__APPLY WHAT YOU READ__:
1/ Copy word for word the part of the court opinion that opens with the words containing "CourtUnited States State" and closes with "Counsel for Appellee.".
2/ Write the next part of the court opinion, starting right after its last sentence.

__EXCERPT__:

((

Moore v. Environmental Const. Corp., No. 2001-SC-0227-DG.

Citation147 S.W.3d 13
Decision Date26 August 2004
Docket NumberNo. 2001-SC-0227-DG.
PartiesJohn G. MOORE, Sr. and Sharon Moore, Personal Representatives of the Estate of John G. Moore, Jr., Appellants, v. ENVIRONMENTAL CONSTRUCTION CORPORATION, Appellee.
CourtUnited States State Supreme Court (Kentucky)

W. Douglas Myers, Deatherage, Myers & Haggard, Hopkinsville, Counsel for Appellants, John G. Moore, Sr. and Sharon Moore, Personal Representatives of the Estate of John G. Moore, Jr.

Gregory N. Schabell, Busald, Funk & Zevely, PSC, Florence, Counsel for Amicus Curiae, the Kentucky Academy of Trial Attorneys.

Joe A. Evans, III and Richard L. Frymire, Jr., Frymire, Evans, Peyton, Teague & Cartwright, Madisonville, Counsel for Appellee.

KELLER, Justice.

I. INTRODUCTION

Appellants, John G. Moore, Sr. and Sharon Moore, Personal Representatives of the Estate of John G. Moore, Jr. appeal from an opinion of the Court of Appeals that affirmed the Order Granting Judgment Notwithstanding the Verdict ("JNOV") entered by the trial court.

On September 30, 1999, a Hopkins County jury determined that Appellee, Environmental Construction Corporation ("Environmental") had caused the death of John G. Moore, Jr. through "deliberate intention" when the walls of the trench in which he was working caved in, burying him and causing his death by "compression asphyxia." Upon Environmental's motion, the trial court entered an Order Granting JNOV and stated that from the evidence presented at trial "the only reasoned analysis is that John G. Moore, Jr. did not die as a result of the deliberate intention of the Defendant or its employees." Upon review, the Court of Appeals, "[h]aving thoroughly analyzed the evidence presented in this matter against the standard set for recovery by KRS 342.610(4) and [relevant case law] believe[d] the trial court properly entered JNOV." From a review of the trial proceedings and the evidence presented therein, we hold that the trial court's grant of JNOV was appropriate and therefore affirm.

II. BACKGROUND

In April of 1996 Environmental won the bid on the contract for a sewer rehabilitation and new sewer project in Dawson Springs, Kentucky. The contract contemplated 120 days for the project, which would involve digging trenches and laying new sewer lines throughout the town, including work in residential areas.

The Occupational Safety and Health Administration ("OSHA") Regulations as enforced by Kentucky provide that for trenches exceeding five feet in depth, employers must take one of three safety precautions to prevent cave-ins: a) sloping the sides of the trench away from the excavation, b) shoring the walls of the trench with hydraulic jacks or timbers, or c) installing a trench box inside the trench in which employees can perform their work.1 Before leaving headquarters in Lexington, Randy Price ("Price"), the ten-year superintendent for Environmental, made a conscious decision to leave the shoring jacks and trench box in Lexington. Once work began in Dawson Springs, Price used the sloping or "cutting back" method where the trench exceeded five feet in depth.

At the beginning of July, 1996, Price called on a second crew to help with the trench and pipe laying work. At the request of William Wilson, one of Environmental's officers, Michael Sargent ("Sargent"), who had previously worked for Environmental and had experience in trench work, joined the project and brought along his son Lewis. Price made Sargent the foreman and "competent person"2 for the second crew based on Sargent's past work for Environmental and Sargent's competent person training certification. At the end of July, Sargent hired his "nephew"3 John G. Moore, Jr. as an additional second crewmember.

))

__RECORDS PROVIDED__:
((

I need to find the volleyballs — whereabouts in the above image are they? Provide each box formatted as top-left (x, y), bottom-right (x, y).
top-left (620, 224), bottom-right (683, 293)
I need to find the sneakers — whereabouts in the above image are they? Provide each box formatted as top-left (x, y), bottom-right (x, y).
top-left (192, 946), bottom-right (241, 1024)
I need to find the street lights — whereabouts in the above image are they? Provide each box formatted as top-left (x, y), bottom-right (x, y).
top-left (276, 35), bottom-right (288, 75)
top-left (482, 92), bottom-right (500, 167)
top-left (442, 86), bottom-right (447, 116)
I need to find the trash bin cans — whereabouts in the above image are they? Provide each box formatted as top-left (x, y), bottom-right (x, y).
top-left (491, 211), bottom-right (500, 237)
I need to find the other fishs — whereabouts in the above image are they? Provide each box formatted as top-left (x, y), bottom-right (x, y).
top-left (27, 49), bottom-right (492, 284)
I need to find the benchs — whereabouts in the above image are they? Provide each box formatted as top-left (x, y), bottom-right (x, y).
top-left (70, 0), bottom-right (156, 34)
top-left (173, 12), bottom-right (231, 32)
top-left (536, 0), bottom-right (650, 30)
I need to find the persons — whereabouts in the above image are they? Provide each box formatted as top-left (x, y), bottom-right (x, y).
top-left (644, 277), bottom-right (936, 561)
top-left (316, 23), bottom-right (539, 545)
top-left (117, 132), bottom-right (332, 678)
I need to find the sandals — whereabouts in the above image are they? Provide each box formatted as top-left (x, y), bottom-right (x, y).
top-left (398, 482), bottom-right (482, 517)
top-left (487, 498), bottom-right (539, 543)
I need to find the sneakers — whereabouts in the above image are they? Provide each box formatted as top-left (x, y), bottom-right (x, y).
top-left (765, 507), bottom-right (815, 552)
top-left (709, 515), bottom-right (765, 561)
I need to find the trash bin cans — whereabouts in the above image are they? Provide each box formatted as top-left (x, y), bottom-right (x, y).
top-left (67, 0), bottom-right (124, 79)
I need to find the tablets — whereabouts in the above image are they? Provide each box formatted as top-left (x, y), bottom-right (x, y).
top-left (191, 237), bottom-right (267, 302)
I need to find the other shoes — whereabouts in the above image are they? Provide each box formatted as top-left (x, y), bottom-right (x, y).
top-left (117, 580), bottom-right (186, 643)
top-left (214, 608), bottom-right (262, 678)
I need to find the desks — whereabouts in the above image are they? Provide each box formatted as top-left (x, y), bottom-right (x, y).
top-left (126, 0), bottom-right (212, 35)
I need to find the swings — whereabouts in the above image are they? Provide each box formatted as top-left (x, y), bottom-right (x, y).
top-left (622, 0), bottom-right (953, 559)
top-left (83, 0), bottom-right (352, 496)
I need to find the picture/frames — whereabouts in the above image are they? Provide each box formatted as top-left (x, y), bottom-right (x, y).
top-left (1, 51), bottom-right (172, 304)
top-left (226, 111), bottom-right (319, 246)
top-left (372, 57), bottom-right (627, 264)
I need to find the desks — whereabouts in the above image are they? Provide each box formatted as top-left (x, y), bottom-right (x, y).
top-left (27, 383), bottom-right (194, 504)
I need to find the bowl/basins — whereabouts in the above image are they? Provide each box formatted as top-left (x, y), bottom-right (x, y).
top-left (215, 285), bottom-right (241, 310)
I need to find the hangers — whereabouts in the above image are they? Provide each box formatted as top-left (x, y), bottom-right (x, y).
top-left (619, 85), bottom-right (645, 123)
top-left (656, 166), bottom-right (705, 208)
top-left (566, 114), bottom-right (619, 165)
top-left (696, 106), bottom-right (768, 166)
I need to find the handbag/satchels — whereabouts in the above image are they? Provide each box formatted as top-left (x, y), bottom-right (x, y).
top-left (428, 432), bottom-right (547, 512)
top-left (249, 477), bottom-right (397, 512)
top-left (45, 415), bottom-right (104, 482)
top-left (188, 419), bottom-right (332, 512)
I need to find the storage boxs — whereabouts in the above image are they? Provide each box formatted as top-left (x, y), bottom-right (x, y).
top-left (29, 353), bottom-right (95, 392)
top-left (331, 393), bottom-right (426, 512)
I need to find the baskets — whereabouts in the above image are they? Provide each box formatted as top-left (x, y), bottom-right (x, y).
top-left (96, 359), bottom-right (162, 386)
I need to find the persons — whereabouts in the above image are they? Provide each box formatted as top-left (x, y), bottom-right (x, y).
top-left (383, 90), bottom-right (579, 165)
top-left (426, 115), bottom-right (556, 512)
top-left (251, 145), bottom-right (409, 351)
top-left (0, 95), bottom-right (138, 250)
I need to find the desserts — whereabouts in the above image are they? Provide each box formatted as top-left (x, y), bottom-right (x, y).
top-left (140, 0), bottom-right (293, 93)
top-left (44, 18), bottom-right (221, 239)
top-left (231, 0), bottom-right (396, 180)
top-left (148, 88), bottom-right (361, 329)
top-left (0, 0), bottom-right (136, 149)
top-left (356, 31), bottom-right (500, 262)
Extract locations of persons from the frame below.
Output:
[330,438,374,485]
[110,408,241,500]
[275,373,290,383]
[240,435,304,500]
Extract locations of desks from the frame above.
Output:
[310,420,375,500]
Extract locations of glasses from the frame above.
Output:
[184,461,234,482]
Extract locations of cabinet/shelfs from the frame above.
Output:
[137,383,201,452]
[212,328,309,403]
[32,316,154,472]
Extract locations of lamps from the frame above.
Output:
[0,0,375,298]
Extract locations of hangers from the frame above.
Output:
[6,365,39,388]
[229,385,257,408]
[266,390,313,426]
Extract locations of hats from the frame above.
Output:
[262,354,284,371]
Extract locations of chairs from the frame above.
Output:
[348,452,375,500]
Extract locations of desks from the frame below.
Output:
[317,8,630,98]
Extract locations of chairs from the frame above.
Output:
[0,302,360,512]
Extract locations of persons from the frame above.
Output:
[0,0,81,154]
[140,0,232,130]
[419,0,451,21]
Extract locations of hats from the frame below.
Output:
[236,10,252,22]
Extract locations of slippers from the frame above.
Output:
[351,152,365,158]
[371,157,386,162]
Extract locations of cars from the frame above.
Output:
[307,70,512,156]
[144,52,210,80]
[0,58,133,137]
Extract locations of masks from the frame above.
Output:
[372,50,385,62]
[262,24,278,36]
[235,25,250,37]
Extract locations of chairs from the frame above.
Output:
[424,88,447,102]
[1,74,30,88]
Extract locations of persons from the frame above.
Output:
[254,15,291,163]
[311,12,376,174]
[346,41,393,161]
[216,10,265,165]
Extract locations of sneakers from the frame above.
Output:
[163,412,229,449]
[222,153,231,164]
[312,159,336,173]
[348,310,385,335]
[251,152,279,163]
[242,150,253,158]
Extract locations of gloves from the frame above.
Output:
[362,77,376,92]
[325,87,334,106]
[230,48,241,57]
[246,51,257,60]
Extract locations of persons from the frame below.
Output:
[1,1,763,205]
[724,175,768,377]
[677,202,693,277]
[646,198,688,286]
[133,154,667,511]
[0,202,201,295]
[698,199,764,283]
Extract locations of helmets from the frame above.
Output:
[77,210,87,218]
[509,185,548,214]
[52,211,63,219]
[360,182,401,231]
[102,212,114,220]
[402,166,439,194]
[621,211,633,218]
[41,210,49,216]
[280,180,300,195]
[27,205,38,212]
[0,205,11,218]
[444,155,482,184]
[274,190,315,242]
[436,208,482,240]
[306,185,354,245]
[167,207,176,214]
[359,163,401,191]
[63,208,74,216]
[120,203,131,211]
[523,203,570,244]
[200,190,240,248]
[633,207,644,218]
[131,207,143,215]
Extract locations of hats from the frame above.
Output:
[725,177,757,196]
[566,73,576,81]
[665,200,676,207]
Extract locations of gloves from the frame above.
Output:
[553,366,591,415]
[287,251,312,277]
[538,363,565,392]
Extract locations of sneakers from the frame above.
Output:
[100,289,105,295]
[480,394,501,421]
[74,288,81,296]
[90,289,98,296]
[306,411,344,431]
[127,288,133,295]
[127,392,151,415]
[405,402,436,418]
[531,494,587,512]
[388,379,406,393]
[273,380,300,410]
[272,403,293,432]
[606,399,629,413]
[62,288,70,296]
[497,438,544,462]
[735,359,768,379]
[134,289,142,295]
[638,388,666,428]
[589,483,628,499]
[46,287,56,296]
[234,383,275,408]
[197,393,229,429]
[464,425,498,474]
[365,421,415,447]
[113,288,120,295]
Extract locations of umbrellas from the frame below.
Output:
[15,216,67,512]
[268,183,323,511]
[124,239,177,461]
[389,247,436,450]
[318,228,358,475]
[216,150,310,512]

))

__TASK RESPONSES__:
1/
CourtUnited States State Supreme Court (Kentucky)

W. Douglas Myers, Deatherage, Myers & Haggard, Hopkinsville, Counsel for Appellants, John G. Moore, Sr. and Sharon Moore, Personal Representatives of the Estate of John G. Moore, Jr.

Gregory N. Schabell, Busald, Funk & Zevely, PSC, Florence, Counsel for Amicus Curiae, the Kentucky Academy of Trial Attorneys.

Joe A. Evans, III and Richard L. Frymire, Jr., Frymire, Evans, Peyton, Teague & Cartwright, Madisonville, Counsel for Appellee.

2/
When Sargent and his crew began the trench work on Fredericks Road, Price told Sargent that he would obtain whatever safety devices Sargent thought necessary to do the job right and ensure that no one was injured. Both Price and Sargent classified the soil type in that particular trench as the most cohesive type and the least likely to cause a cave-in and determined that no safety precautions needed to be taken. In the deposition that was read to the jury at trial, Sargent stated that "[he] deemed it safe [him]self or [he] wouldn't have allowed [his] son and [his] nephew or [him]self to get in the hole and work."

Charles Wilson ("Wilson"), who dug the Fredericks Road trench with a backhoe, testified at trial that the trench walls were solid with no cracks or dirt clods falling out. Sargent and his son Lewis both noted that the soil was a hard clay that was hard to dig in some parts and easier in others. Nevertheless, sometime in the late morning or early afternoon of July 30, 1996, Lewis Sargent exited the trench in which he and John, Jr. were working; Sargent replaced his son in the trench because John, Jr. was bent over the sewer pipe preparing it for the next piece and Sargent did not like to leave a worker in a trench alone. Suddenly, a nine-foot long portion of the trench wall collapsed onto John Moore, Jr.'s back. Sargent then tried to dig his nephew out with his bare hands, but the backhoe operator warned him to get out of the trench because it was about to collapse again. Sargent escaped the second cave-in and the crewmembers began digging out John, Jr. Their attempts were in vain because the collapsed trench wall had buried and suffocated him almost instantly.

After John, Jr.'s body was recovered, Price had the trench filled in because it was located near a street in a residential area. Work on the project was halted for two days. Once work resumed, Steve Rogers ("Rogers"), a Kentucky OSHA inspector, was called to the site to investigate. Although Rogers could not investigate the trench because it had been filled in, he noted that the decision to fill in the trench was reasonable given that it was in a residential area. Rogers talked to Price and two other employees who were working the day of John, Jr.'s death and issued four serious citations.4 Rogers stated that all his citations were based on facts that Price had relayed to him and he noted that Price appeared forthcoming and truthful. At trial, Rogers testified that he saw no evidence to indicate that Environmental had a deliberate intention to injure or kill John G. Moore, Jr.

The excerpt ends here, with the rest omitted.